The listing below should be reproduced exactly, with the pictures omitted.

### Data
◇ ◇ ◇ ◇ ◇ ◇ ◇

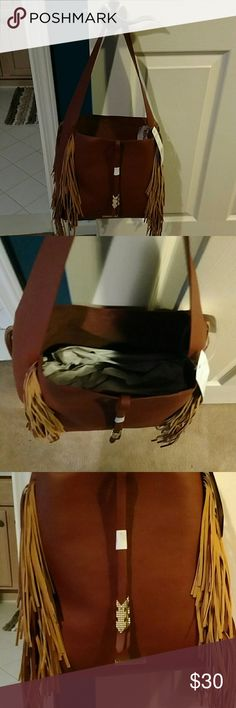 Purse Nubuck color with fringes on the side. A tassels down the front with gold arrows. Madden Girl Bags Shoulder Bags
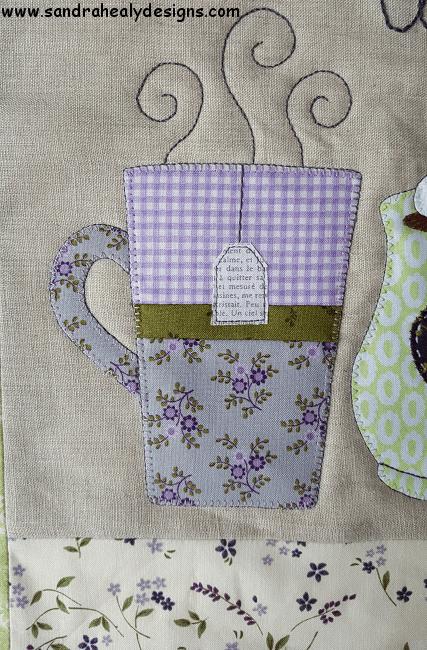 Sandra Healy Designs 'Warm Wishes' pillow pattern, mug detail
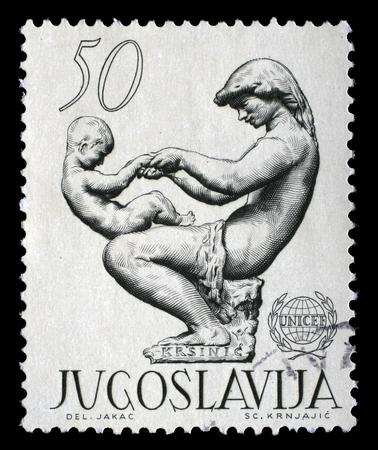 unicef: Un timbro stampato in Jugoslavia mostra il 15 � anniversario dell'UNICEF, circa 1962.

◇ ◇ ◇ ◇ ◇ ◇ ◇

### Response area
 Purse Nubuck color with fringes on the side. A tassels down the front with gold arrows. Madden Girl Bags Shoulder Bags
 Sandra Healy Designs 'Warm Wishes' pillow pattern, mug detail
 unicef: Un timbro stampato in Jugoslavia mostra il 15 � anniversario dell'UNICEF, circa 1962.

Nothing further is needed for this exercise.